Return every row below that contains the word "located", treating uppercase and lowercase as different.

-------- RECORDS TO PROCESS

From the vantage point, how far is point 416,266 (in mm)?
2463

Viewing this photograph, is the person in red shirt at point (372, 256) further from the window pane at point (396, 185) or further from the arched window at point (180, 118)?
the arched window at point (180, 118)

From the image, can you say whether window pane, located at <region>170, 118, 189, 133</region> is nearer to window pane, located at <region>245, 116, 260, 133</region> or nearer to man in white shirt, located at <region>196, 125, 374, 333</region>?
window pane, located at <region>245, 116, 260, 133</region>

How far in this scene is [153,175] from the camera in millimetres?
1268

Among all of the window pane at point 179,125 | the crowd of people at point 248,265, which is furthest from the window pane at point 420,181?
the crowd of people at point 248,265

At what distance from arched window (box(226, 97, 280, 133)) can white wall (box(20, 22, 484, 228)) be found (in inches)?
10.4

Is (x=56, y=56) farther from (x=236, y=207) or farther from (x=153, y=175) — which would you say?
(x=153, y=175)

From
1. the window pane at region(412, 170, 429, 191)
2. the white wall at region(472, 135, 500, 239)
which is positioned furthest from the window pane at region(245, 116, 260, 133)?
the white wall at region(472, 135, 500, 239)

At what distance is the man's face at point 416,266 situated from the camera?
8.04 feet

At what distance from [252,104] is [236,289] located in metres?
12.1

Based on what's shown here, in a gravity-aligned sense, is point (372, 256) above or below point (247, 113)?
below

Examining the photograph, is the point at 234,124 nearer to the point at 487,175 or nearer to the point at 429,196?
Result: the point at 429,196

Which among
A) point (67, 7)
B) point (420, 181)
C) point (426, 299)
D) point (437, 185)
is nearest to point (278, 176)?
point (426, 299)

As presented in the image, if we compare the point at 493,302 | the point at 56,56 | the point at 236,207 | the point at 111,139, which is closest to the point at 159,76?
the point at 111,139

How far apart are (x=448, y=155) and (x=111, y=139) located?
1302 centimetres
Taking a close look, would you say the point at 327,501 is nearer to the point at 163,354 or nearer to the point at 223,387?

----------------

▸ **COMPLETED TASK**:
From the image, can you say whether window pane, located at <region>170, 118, 189, 133</region> is nearer to window pane, located at <region>245, 116, 260, 133</region> or nearer to man in white shirt, located at <region>196, 125, 374, 333</region>?
window pane, located at <region>245, 116, 260, 133</region>
At what distance from [252,104] is [236,289] located in metres?
How far apart are (x=448, y=155) and (x=111, y=139) located?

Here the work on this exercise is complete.